On a higher order, surrogates like Demodex have been implemented in rosacea infectivity—possibly due to the organism carrying the bacteria, Bacillus oleronius.5 In addition, amoebae are the natural host by proxy for Legionella pneumophilia and play an essential role in bacterial ecology and infection in humans.6
Understanding these complex pathophysiologic associations between diseases and their triggers may eventually help practitioners recognize, treat and manage various conditions. Avoiding the possible triggers or blocking the responsible pathways should improve the prognosis and minimize associated morbidity that is commonly encountered in many of these conditions.

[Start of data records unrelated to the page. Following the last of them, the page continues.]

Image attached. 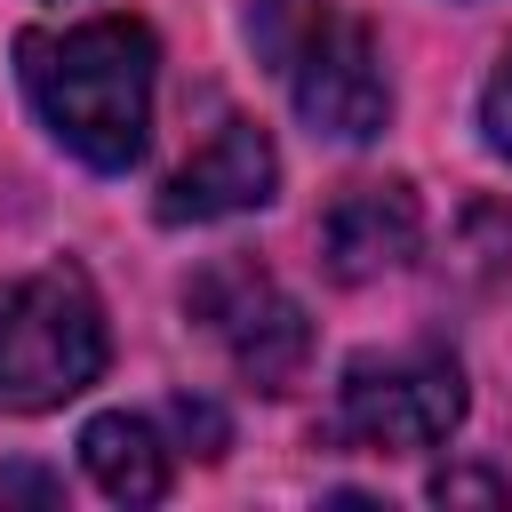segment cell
<instances>
[{"label": "cell", "mask_w": 512, "mask_h": 512, "mask_svg": "<svg viewBox=\"0 0 512 512\" xmlns=\"http://www.w3.org/2000/svg\"><path fill=\"white\" fill-rule=\"evenodd\" d=\"M464 424V368L448 344H400V352H360L336 384L328 432L368 456H416L440 448Z\"/></svg>", "instance_id": "277c9868"}, {"label": "cell", "mask_w": 512, "mask_h": 512, "mask_svg": "<svg viewBox=\"0 0 512 512\" xmlns=\"http://www.w3.org/2000/svg\"><path fill=\"white\" fill-rule=\"evenodd\" d=\"M512 488L496 480V472H472V464H456V472H440L432 480V504H504Z\"/></svg>", "instance_id": "30bf717a"}, {"label": "cell", "mask_w": 512, "mask_h": 512, "mask_svg": "<svg viewBox=\"0 0 512 512\" xmlns=\"http://www.w3.org/2000/svg\"><path fill=\"white\" fill-rule=\"evenodd\" d=\"M416 240H424V208H416L408 184H352V192L320 216V256H328V272H336L344 288L408 264Z\"/></svg>", "instance_id": "52a82bcc"}, {"label": "cell", "mask_w": 512, "mask_h": 512, "mask_svg": "<svg viewBox=\"0 0 512 512\" xmlns=\"http://www.w3.org/2000/svg\"><path fill=\"white\" fill-rule=\"evenodd\" d=\"M168 416H176V432H184V440H200V456H224V416H216L208 400H176Z\"/></svg>", "instance_id": "7c38bea8"}, {"label": "cell", "mask_w": 512, "mask_h": 512, "mask_svg": "<svg viewBox=\"0 0 512 512\" xmlns=\"http://www.w3.org/2000/svg\"><path fill=\"white\" fill-rule=\"evenodd\" d=\"M272 184H280L272 136L256 120H216V136L160 184V224H216V216L264 208Z\"/></svg>", "instance_id": "8992f818"}, {"label": "cell", "mask_w": 512, "mask_h": 512, "mask_svg": "<svg viewBox=\"0 0 512 512\" xmlns=\"http://www.w3.org/2000/svg\"><path fill=\"white\" fill-rule=\"evenodd\" d=\"M248 32L288 80V104L312 136L368 144L392 120V80L360 16H336L328 0H248Z\"/></svg>", "instance_id": "7a4b0ae2"}, {"label": "cell", "mask_w": 512, "mask_h": 512, "mask_svg": "<svg viewBox=\"0 0 512 512\" xmlns=\"http://www.w3.org/2000/svg\"><path fill=\"white\" fill-rule=\"evenodd\" d=\"M64 480L40 472V464H0V504H56Z\"/></svg>", "instance_id": "8fae6325"}, {"label": "cell", "mask_w": 512, "mask_h": 512, "mask_svg": "<svg viewBox=\"0 0 512 512\" xmlns=\"http://www.w3.org/2000/svg\"><path fill=\"white\" fill-rule=\"evenodd\" d=\"M16 72H24V96L40 112V128L120 176L144 160V136H152V80H160V40L152 24L136 16H88V24H64V32H24L16 40Z\"/></svg>", "instance_id": "6da1fadb"}, {"label": "cell", "mask_w": 512, "mask_h": 512, "mask_svg": "<svg viewBox=\"0 0 512 512\" xmlns=\"http://www.w3.org/2000/svg\"><path fill=\"white\" fill-rule=\"evenodd\" d=\"M80 464L112 504H160L168 496V440L144 416H96L80 432Z\"/></svg>", "instance_id": "ba28073f"}, {"label": "cell", "mask_w": 512, "mask_h": 512, "mask_svg": "<svg viewBox=\"0 0 512 512\" xmlns=\"http://www.w3.org/2000/svg\"><path fill=\"white\" fill-rule=\"evenodd\" d=\"M192 320L224 344V360L256 384V392H288L312 360V320L304 304L256 264V256H216L200 280H192Z\"/></svg>", "instance_id": "5b68a950"}, {"label": "cell", "mask_w": 512, "mask_h": 512, "mask_svg": "<svg viewBox=\"0 0 512 512\" xmlns=\"http://www.w3.org/2000/svg\"><path fill=\"white\" fill-rule=\"evenodd\" d=\"M104 304L80 264L0 280V408L40 416L104 376Z\"/></svg>", "instance_id": "3957f363"}, {"label": "cell", "mask_w": 512, "mask_h": 512, "mask_svg": "<svg viewBox=\"0 0 512 512\" xmlns=\"http://www.w3.org/2000/svg\"><path fill=\"white\" fill-rule=\"evenodd\" d=\"M480 136H488L496 160H512V48L496 56V72H488V88H480Z\"/></svg>", "instance_id": "9c48e42d"}]
</instances>
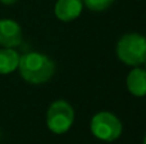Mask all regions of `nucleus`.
Segmentation results:
<instances>
[{"mask_svg":"<svg viewBox=\"0 0 146 144\" xmlns=\"http://www.w3.org/2000/svg\"><path fill=\"white\" fill-rule=\"evenodd\" d=\"M90 129L94 137L103 142H114L122 134V122L114 114L109 111H100L91 119Z\"/></svg>","mask_w":146,"mask_h":144,"instance_id":"7ed1b4c3","label":"nucleus"},{"mask_svg":"<svg viewBox=\"0 0 146 144\" xmlns=\"http://www.w3.org/2000/svg\"><path fill=\"white\" fill-rule=\"evenodd\" d=\"M82 9V0H56L54 14L62 22H72L80 17Z\"/></svg>","mask_w":146,"mask_h":144,"instance_id":"423d86ee","label":"nucleus"},{"mask_svg":"<svg viewBox=\"0 0 146 144\" xmlns=\"http://www.w3.org/2000/svg\"><path fill=\"white\" fill-rule=\"evenodd\" d=\"M117 56L129 66H140L146 61V37L140 33H127L117 42Z\"/></svg>","mask_w":146,"mask_h":144,"instance_id":"f03ea898","label":"nucleus"},{"mask_svg":"<svg viewBox=\"0 0 146 144\" xmlns=\"http://www.w3.org/2000/svg\"><path fill=\"white\" fill-rule=\"evenodd\" d=\"M144 64H145V70H146V61H145V63H144Z\"/></svg>","mask_w":146,"mask_h":144,"instance_id":"f8f14e48","label":"nucleus"},{"mask_svg":"<svg viewBox=\"0 0 146 144\" xmlns=\"http://www.w3.org/2000/svg\"><path fill=\"white\" fill-rule=\"evenodd\" d=\"M19 74L27 83L42 84L50 81L55 71V64L41 52H27L19 58Z\"/></svg>","mask_w":146,"mask_h":144,"instance_id":"f257e3e1","label":"nucleus"},{"mask_svg":"<svg viewBox=\"0 0 146 144\" xmlns=\"http://www.w3.org/2000/svg\"><path fill=\"white\" fill-rule=\"evenodd\" d=\"M18 0H0V3H3V4L5 5H12V4H15Z\"/></svg>","mask_w":146,"mask_h":144,"instance_id":"9d476101","label":"nucleus"},{"mask_svg":"<svg viewBox=\"0 0 146 144\" xmlns=\"http://www.w3.org/2000/svg\"><path fill=\"white\" fill-rule=\"evenodd\" d=\"M127 88L129 93L135 97L146 96V70L139 66H135L128 73L126 79Z\"/></svg>","mask_w":146,"mask_h":144,"instance_id":"0eeeda50","label":"nucleus"},{"mask_svg":"<svg viewBox=\"0 0 146 144\" xmlns=\"http://www.w3.org/2000/svg\"><path fill=\"white\" fill-rule=\"evenodd\" d=\"M144 144H146V135H145V138H144Z\"/></svg>","mask_w":146,"mask_h":144,"instance_id":"9b49d317","label":"nucleus"},{"mask_svg":"<svg viewBox=\"0 0 146 144\" xmlns=\"http://www.w3.org/2000/svg\"><path fill=\"white\" fill-rule=\"evenodd\" d=\"M74 121L73 107L64 99H56L49 106L46 112V125L54 134H64L71 129Z\"/></svg>","mask_w":146,"mask_h":144,"instance_id":"20e7f679","label":"nucleus"},{"mask_svg":"<svg viewBox=\"0 0 146 144\" xmlns=\"http://www.w3.org/2000/svg\"><path fill=\"white\" fill-rule=\"evenodd\" d=\"M19 58V54L14 48L3 47L0 50V74L7 75L18 69Z\"/></svg>","mask_w":146,"mask_h":144,"instance_id":"6e6552de","label":"nucleus"},{"mask_svg":"<svg viewBox=\"0 0 146 144\" xmlns=\"http://www.w3.org/2000/svg\"><path fill=\"white\" fill-rule=\"evenodd\" d=\"M82 3L88 10L95 13H100L106 10L109 7H111L114 0H82Z\"/></svg>","mask_w":146,"mask_h":144,"instance_id":"1a4fd4ad","label":"nucleus"},{"mask_svg":"<svg viewBox=\"0 0 146 144\" xmlns=\"http://www.w3.org/2000/svg\"><path fill=\"white\" fill-rule=\"evenodd\" d=\"M22 42V28L13 19H0V46L14 48Z\"/></svg>","mask_w":146,"mask_h":144,"instance_id":"39448f33","label":"nucleus"}]
</instances>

Remember to always practice with your eyes wide open in order to recognize the connections between clinically seen ailments to systemic diseases, even when they may not make a lot of sense at first glance. This is all part of our job as we attempt to “crack the code.”
1. Nemet AY, Vinker S, Kaiserman I. Associated morbidity of blepharitis. Ophthalmology. 2011 Jun;118(6):1062-8.
2. U.S. Department of Health and Human Services. National Digestive Diseases Information Clearinghouse. NIH Publication No. 10-4225. 2010 Apr. Available at: www.digestive.niddk.nih.gov/ddiseases/pubs/hpylori/#2 (accessed July 2011).
3. Stollberger C, Molzer G, Finsterer J. Seroprevalence of antibodies to microorganisms known to cause arterial and myocardial damage in patients with or without coronary stensosis. Clin Diagn Lab Immunol. 2001 Sep;8(5):997-1002.
4. Kahn M. Studies point to viruses as cause of diabetes. Reuters. 2009 Mar 5. Available at: www.reuters.com/article/2009/03/05/us-diabetes-viruses-idUSTRE5246GM20090305 (accessed July 2011).
5. Pascoe D. Where the rosacea community meets to support each other. Rosacea Support Group. 2007 Jul. Available at: www.rosacea-support.org (accessed July 2011).
6. Garcia MT, Jones S, Pelaz C, et al. Acanthamoeba polyphaga resuscitates viable non-culturable Legionella pneumophilia after disinfection. Environ Microbiol. 2007 May;9(5):1267-77.